Open davidlibrera opened 7 years ago
jalada
commented
7 years ago This is a good idea, thanks @davidlibrera, however rather than relying on ENV variables for configuration, why not use the Heroku platform API to check the existing certificate for expiry? https://github.com/jalada/platform-api/blob/master/schema.json#L10856
davidlibrera
commented
7 years ago Yeah, off course. I use directly env variables without think about ask to heroku 😸 . I change this ASAP
jalada
commented
7 years ago @davidlibrera is there any point still having a configurable expiry window? Certbot renews any certificate that expires within 30 days, I think we should just use the same default and leave it at that.
jalada
commented
7 years ago @davidlibrera rather than checking the certificate by hand, I meant using the Heroku API itself; does that make sense?
davidlibrera
commented
7 years ago @jalada I think that renew window is useless. Using certbot daemon it consider 30 days, so we can use that value.
davidlibrera
commented
7 years ago @jalada about checking the certificate by hand, I noticed that Platform-api json not provide expire_at value. Your fork of the gem do that.
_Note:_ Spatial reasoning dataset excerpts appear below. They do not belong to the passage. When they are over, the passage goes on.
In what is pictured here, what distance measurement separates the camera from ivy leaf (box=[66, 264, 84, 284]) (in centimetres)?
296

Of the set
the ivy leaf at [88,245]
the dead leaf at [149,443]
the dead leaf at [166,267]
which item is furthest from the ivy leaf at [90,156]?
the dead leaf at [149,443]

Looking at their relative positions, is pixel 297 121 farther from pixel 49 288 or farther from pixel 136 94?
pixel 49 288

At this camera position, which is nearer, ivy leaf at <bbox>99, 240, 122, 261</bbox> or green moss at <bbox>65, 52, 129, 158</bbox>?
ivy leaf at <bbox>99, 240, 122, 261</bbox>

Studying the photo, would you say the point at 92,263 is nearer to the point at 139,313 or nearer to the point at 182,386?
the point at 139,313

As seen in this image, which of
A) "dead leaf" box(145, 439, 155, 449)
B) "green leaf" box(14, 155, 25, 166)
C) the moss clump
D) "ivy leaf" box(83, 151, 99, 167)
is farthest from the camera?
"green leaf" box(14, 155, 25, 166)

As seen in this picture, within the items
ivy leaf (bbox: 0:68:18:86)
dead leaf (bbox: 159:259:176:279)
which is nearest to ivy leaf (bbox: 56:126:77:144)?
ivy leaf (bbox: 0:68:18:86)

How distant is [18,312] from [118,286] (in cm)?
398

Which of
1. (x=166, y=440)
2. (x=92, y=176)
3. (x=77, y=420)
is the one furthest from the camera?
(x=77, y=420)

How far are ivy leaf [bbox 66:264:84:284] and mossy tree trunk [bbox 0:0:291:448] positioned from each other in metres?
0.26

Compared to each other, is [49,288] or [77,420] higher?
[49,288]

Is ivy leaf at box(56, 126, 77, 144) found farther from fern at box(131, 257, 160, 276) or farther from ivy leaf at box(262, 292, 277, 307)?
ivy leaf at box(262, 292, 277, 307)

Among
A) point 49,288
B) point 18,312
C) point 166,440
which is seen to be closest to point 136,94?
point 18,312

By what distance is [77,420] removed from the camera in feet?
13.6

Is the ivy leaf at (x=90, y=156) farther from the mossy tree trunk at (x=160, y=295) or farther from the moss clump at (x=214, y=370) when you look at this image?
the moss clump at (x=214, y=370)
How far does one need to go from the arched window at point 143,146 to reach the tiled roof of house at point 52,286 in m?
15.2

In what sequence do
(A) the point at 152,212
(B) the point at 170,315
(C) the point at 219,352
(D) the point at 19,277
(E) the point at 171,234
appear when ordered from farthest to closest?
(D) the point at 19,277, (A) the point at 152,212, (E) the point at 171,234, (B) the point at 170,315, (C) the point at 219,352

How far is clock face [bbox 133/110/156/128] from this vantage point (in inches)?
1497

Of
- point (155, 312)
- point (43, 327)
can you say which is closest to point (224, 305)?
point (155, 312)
I simply prefered that way in order to not force using a different version of platform-api gem.
jalada
commented
7 years ago @davidlibrera it's already compulsory to use my fork of the gem until the upstream platform-api gem is updated, as per https://github.com/heroku/platform-api/issues/49 and https://github.com/heroku/platform-api/pull/56.
jalada
commented
7 years ago Do we need the ability to force a renewal?
davidlibrera
commented
7 years ago Yes, when I add a domain name to the heroku app. The new domain is not certified but without a force renew I can't generate a new one until the previous is due to expiring. Adding a new domain name is the ONLY reason I add that option
davidlibrera
commented
7 years ago @jalada about the use of the endpoint, OK! I fix that ASAP
jalada
commented
7 years ago @davidlibrera Ahh of course! That makes sense. In which case I suggest we swap the behaviour round. Instead of adding a --force option, let's add an --auto option which enables this new behaviour.
That way, this is a backwards compatible change, rather than a breaking change forcing everyone to redo their scheduled tasks.
Does that make sense?
I copy the behaviour from certbot service. Running the service with --keep-until-expire that renew the certificate only if it is due to expire. Now it is possible to run the script daily.